**Задание 1:**
Ответьте по ветке форума о программах для записи дисков:
(a) Какой версией Nero пользуется участник 1205?
(b) Какой минус CDBurnerXP называет Keper?
(c) Какой программой Jolly Rojer пользуется чаще всего?

**Цитируемый текст:**
□ □ □ □ □
# Форум на русском языке  > Разное  > Опросы  >  Какой программой для записи оптических дисков вы пользуетесь?

## eAdmiralov

Какой программой для записи оптических дисков вы пользуетесь?

----------

Надоело быть жертвой? Стань профи по информационной безопасности, получай самую свежую информацию об угрозах и средствах защиты от ведущего российского аналитического центра Anti-Malware.ru:

----------


## 1205

Nero 8. Нравится многофункциональностью, много приложений для разных задач входит в этот комплект. Раньше был еще Alcohol 120%, но он очень неблаготворно действовал на мою систему. Пришлось полностью удалить.

----------


## Keper

CDBurnerXP
программа небольшая, простая и бесплатная, есть все нужные функции. Везде ей пользуюсь, ставлю другим. Никто пока не жаловался.
Минус: просит минимум Net Frameworks 2.0

----------


## Surfer

Nero 6.6.1.4, выше были какие-то неудачные релизы.
И алкоголь иногда  :Smiley:

----------


## Shark

Nero 7. Полёт нормальный....

----------


## Jolly Rojer

Small CD-Writer чаще всего, изредко неркой.

----------


## Kinneas

Если честно, k3b - у меня как-то последнее время неприязнь развилась к поиску всякого рода кряков, кеигенов и т.п., поэтому не Nero. Хотя, конечно, это все еще и от лени - я уверен что есть достаточное количество бесплатных программ для записи CD/DVD, кроме k3b.
□ □ □ □ □
**Рабочие данные:**
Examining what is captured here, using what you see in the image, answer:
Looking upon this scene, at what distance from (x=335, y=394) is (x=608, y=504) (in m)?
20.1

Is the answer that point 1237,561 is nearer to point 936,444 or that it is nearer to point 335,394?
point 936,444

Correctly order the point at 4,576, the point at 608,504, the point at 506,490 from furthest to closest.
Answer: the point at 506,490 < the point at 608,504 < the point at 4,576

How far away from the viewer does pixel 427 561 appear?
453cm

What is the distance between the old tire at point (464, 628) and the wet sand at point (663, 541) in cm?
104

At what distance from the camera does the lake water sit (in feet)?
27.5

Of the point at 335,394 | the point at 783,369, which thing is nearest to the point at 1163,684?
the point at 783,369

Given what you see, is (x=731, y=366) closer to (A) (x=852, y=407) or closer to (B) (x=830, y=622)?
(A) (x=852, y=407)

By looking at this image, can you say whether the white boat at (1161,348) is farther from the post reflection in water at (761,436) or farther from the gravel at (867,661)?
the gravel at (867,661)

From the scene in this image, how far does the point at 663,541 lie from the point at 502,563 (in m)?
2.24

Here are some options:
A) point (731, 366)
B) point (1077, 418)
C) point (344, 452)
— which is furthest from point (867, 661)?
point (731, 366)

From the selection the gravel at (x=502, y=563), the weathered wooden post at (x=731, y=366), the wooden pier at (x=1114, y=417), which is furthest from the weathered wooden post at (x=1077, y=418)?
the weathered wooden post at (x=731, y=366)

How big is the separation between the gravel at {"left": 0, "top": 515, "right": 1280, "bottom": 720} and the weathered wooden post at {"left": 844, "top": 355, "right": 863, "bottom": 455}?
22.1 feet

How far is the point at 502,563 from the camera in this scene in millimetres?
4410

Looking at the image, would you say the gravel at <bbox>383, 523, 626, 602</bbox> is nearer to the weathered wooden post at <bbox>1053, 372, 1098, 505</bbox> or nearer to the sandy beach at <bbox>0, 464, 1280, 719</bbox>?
□ □ □ □ □
**Задание 2:**
Перепишите нумерованным списком строки под заголовком «Рабочие данные», начиная со строки, где есть «From the selection», и заканчивая последней из этих строк. Пустые строки пропустите.

**Ответ 1:**
(a) Nero 8.
(b) Программа просит минимум Net Frameworks 2.0.
(c) Small CD-Writer.

**Ответ 2:**
1. From the selection the gravel at (x=502, y=563), the weathered wooden post at (x=731, y=366), the wooden pier at (x=1114, y=417), which is furthest from the weathered wooden post at (x=1077, y=418)?
2. the weathered wooden post at (x=731, y=366)
3. How big is the separation between the gravel at {"left": 0, "top": 515, "right": 1280, "bottom": 720} and the weathered wooden post at {"left": 844, "top": 355, "right": 863, "bottom": 455}?
4. 22.1 feet
5. How far is the point at 502,563 from the camera in this scene in millimetres?
6. 4410
7. Looking at the image, would you say the gravel at <bbox>383, 523, 626, 602</bbox> is nearer to the weathered wooden post at <bbox>1053, 372, 1098, 505</bbox> or nearer to the sandy beach at <bbox>0, 464, 1280, 719</bbox>?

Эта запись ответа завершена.